Aim of the task: Take every entry below and copy it out word for word.

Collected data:
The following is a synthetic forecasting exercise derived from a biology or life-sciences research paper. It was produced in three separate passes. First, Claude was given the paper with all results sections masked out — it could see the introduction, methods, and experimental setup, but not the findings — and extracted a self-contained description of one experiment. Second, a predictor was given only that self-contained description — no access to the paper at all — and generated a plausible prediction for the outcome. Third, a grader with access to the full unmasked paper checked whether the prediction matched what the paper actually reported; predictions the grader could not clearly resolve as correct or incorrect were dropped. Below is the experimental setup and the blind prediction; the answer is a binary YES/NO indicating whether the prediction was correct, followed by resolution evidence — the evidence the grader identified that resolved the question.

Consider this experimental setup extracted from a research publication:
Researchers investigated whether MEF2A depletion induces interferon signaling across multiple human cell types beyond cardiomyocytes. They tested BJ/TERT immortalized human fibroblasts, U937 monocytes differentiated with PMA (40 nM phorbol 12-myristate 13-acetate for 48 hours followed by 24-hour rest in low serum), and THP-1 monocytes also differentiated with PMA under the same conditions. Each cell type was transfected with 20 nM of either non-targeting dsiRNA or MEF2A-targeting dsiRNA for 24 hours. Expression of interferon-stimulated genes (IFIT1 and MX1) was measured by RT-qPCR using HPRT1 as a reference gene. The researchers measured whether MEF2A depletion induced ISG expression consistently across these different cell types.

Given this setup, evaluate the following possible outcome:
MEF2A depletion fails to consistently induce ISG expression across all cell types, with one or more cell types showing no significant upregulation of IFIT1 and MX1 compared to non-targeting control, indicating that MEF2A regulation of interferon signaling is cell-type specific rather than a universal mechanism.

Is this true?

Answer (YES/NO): NO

Task answer:
The following is a synthetic forecasting exercise derived from a biology or life-sciences research paper. It was produced in three separate passes. First, Claude was given the paper with all results sections masked out — it could see the introduction, methods, and experimental setup, but not the findings — and extracted a self-contained description of one experiment. Second, a predictor was given only that self-contained description — no access to the paper at all — and generated a plausible prediction for the outcome. Third, a grader with access to the full unmasked paper checked whether the prediction matched what the paper actually reported; predictions the grader could not clearly resolve as correct or incorrect were dropped. Below is the experimental setup and the blind prediction; the answer is a binary YES/NO indicating whether the prediction was correct, followed by resolution evidence — the evidence the grader identified that resolved the question.

Consider this experimental setup extracted from a research publication:
Researchers investigated whether MEF2A depletion induces interferon signaling across multiple human cell types beyond cardiomyocytes. They tested BJ/TERT immortalized human fibroblasts, U937 monocytes differentiated with PMA (40 nM phorbol 12-myristate 13-acetate for 48 hours followed by 24-hour rest in low serum), and THP-1 monocytes also differentiated with PMA under the same conditions. Each cell type was transfected with 20 nM of either non-targeting dsiRNA or MEF2A-targeting dsiRNA for 24 hours. Expression of interferon-stimulated genes (IFIT1 and MX1) was measured by RT-qPCR using HPRT1 as a reference gene. The researchers measured whether MEF2A depletion induced ISG expression consistently across these different cell types.

Given this setup, evaluate the following possible outcome:
MEF2A depletion fails to consistently induce ISG expression across all cell types, with one or more cell types showing no significant upregulation of IFIT1 and MX1 compared to non-targeting control, indicating that MEF2A regulation of interferon signaling is cell-type specific rather than a universal mechanism.

Is this true?

Answer (YES/NO): NO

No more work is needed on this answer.